For beings that have a capacity for moral choice, what is right and what is pleasurable are not always the same thing.

Some irrational animals have an instinct or an appetite to devour their own young, and they do. This behavior is “natural” in the sense that these animals have no choice but to follow their instincts; they are, quite literally, slaves to their appetites.

In the wild, hippos have been observed eating their own young.

A human being, too, might experience a desire to devour his own child. If he did, classical thinkers would disapprove. They would not justify filicide or familial cannibalism by saying it is “natural.” Rather, classical thinkers would point out that human parents—unlike the irrational beasts of the jungle—have the capacity to make moral choices and can and should choose to  refrain from harming or devouring their own child, even when they may feel a desire to do so.

Classical natural right is emphatically not about succumbing to every appetite or instinct. It is about choosing to do what is right by nature, beginning with the recognition of fellow human beings who share the same human nature and treating them as beings of worth, rather than as objects to be exploited or discarded.

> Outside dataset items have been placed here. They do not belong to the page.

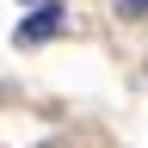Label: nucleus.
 I'll use <instances>...</instances> for the list:
<instances>
[{
    "label": "nucleus",
    "instance_id": "1",
    "mask_svg": "<svg viewBox=\"0 0 148 148\" xmlns=\"http://www.w3.org/2000/svg\"><path fill=\"white\" fill-rule=\"evenodd\" d=\"M62 6H56V0H43V6H31L25 12V25H18V43H43V37H56V31H62Z\"/></svg>",
    "mask_w": 148,
    "mask_h": 148
},
{
    "label": "nucleus",
    "instance_id": "2",
    "mask_svg": "<svg viewBox=\"0 0 148 148\" xmlns=\"http://www.w3.org/2000/svg\"><path fill=\"white\" fill-rule=\"evenodd\" d=\"M117 12H123V18H136V12H148V0H123Z\"/></svg>",
    "mask_w": 148,
    "mask_h": 148
}]
</instances>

Just because orangutans do it doesn’t mean it’s right, by nature, for humans to do the same.

The understanding that reason is inherent to our nature—that it connects the human mind to the reality into which we are born—is inseparable from classical natural right. Nature contains within itself rational standards of moral right, and through exercising reason and studying human nature, the human mind can discover what is universally and objectively morally right.

This philosophical understanding of natural right sometimes fueled utopian speculation, such as that found in Plato’s Republic, regarding the nature of a perfectly just regime. It sparked a philosophical restlessness and a growing awareness that one's own regime and a good or morally decent regime might differ significantly. Classical philosophy can be political dynamite.

Classical natural right also led to philosophical concepts like Plato’s mysterious Idea of the Good, the ultimate being beyond being—an idea that is both abstract and inscrutable, not unlike the singular God that cannot be compared to anything else described in the first book of the Torah.